Well, to be fair to the troubled company, the boffins worked hard at developing more nuanced, more lavishly produced family features. The Shrek franchise drifted into decline, but recent productions such as King Fu Panda, How to Train Your Dragon and Megamind have demonstrated that DreamWorks can occupy the same ring as the mighty Pixar.
Which brings us to the unusual beast (in more ways than one) that is Kung Fu Panda 2. Few more beautifully crafted films will come your way this season. Offering lavish portraits of ancient China, featuring sweeping virtual camera moves that dazzle the senses, scored to clever pastiches of Asian tunes, the picture showcases the new media to heart-stopping effect. Bung it on a wide-screen and hang it in your nearest gallery of representational art. If you want a gorgeous blend of pop sensibility and Wu xia, then this is your only man. Blah, blah, blah.
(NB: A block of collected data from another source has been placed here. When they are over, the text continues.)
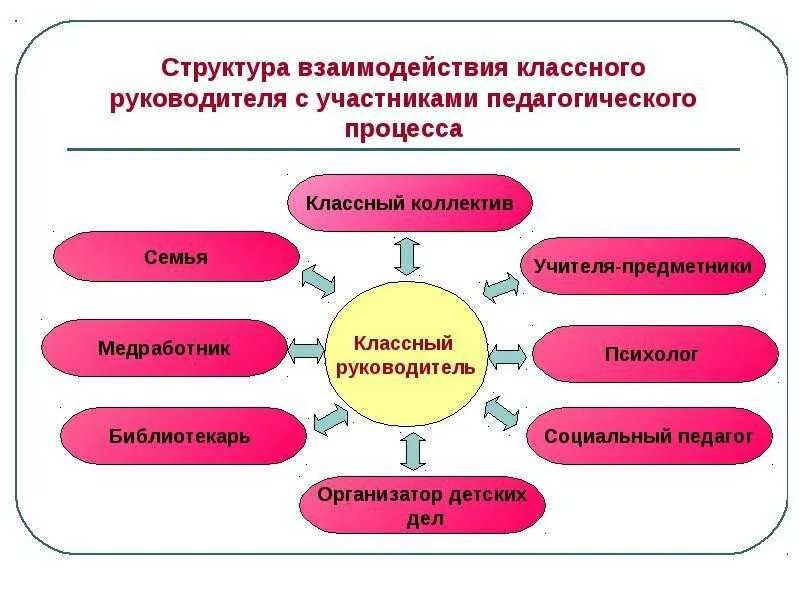 Структура взаимодействия классного руководителя с участниками педагогического процесса

Классный коллектив

Семья

Учителя-предметники

Медработник

Классный руководитель

Психолог

Библиотекарь

Социальный педагог

Организатор детских дел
But hang on a moment. Isn’t Kung Fu Panda 2 supposed to be a family film? When Jack Black voices a panda named Po, we expect, surely, the beast to repeatedly fall into puddles and dance amusingly to contemporary funk classics. If we wanted turbocharged Akira Kurosawa, then that is what we would have asked for.
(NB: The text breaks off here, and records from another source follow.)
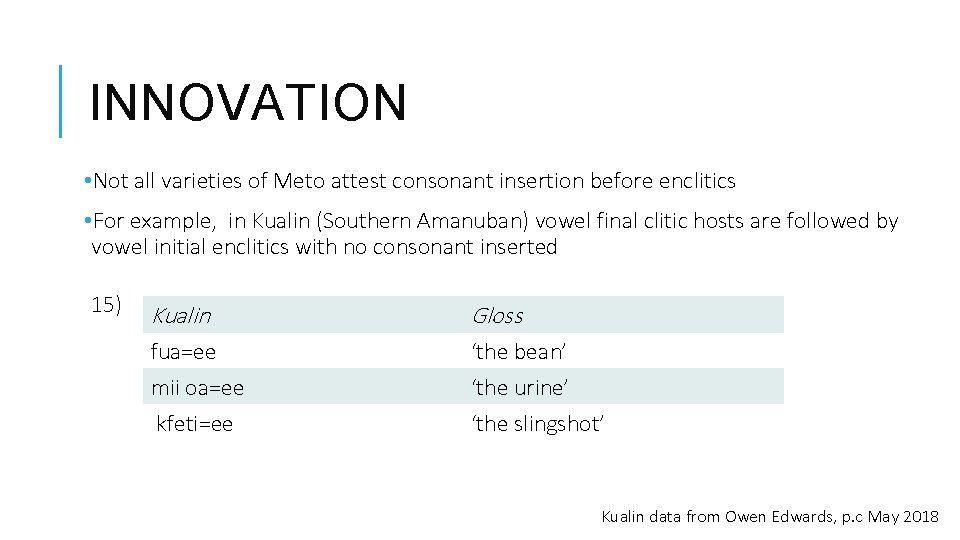 INNOVATION

•Not all varieties of Meto attest consonant insertion before enclitics

•For example, in Kualin (Southern Amanuban) vowel final clitic hosts are followed by vowel initial enclitics with no consonant inserted

15)

| Kualin | Gloss |
|---|---|
| fua=ee | ‘the bean’ |
| mii oa=ee | ‘the urine’ |
| kfeti=ee | ‘the slingshot’ |

Kualin data from Owen Edwards, p.c May 2018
For all of this sequel’s virtues, it’s hard to avoid the conclusion that the picture is not nearly funny enough. Minutes pass by without anything like a joke announcing itself. More energy is put into animating the lovely cityscapes than finding objects for the protagonist to run into. Still, it is a beautiful thing. The new film finds Po living blissfully among his fellow anthropomorphic pals in the selfexplanatory Valley of Peace. His adopted father, a goose, remains amusingly befuddled. The fellow members of the Furious Five (martial animals voiced by the likes of Angelina Jolie and Jackie Chan) remain alert to any looming incursions.
While fighting off attacks from a horde of killer wolves, Po spots a mystical symbol and has a flashback – rendered in, yes, gorgeous 2D Manga style – of life with his late Panda mother.
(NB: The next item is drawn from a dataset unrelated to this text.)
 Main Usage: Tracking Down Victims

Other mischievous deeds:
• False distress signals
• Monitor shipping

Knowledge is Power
It soon transpires that an evil peacock named Shen (Gary Oldman) has taken the imperial throne and, now a master of gunpowder, is seeking to complete earlier-hatched plans to annihilate the panda population. Soon a full-scale war is afoot. Whole armies march back and forth across the increasingly crowded screen. Meanwhile, Po seeks to discover the secrets of his muddled past.
While the grandiose images accumulate, the original movie’s sense of fun gets increasingly overpowered by the film-makers’ need to expand their creative palette. It would be unfair to stress any comparisons with the Matrix films ( KF2 is never exactly boring), but it looks as if, before part three goes into production, somebody needs to reintroduce a sense of proportion.
Then again. Kung Fu Panda 2 recently managed to achieve a release in China. There is a vast audience out there that will, surely, warm to lavish representations of its own colourful heritage. Fair enough. But, as Mrs Lovejoy famously quipped in The Simpsons, won’t somebody please think of the children.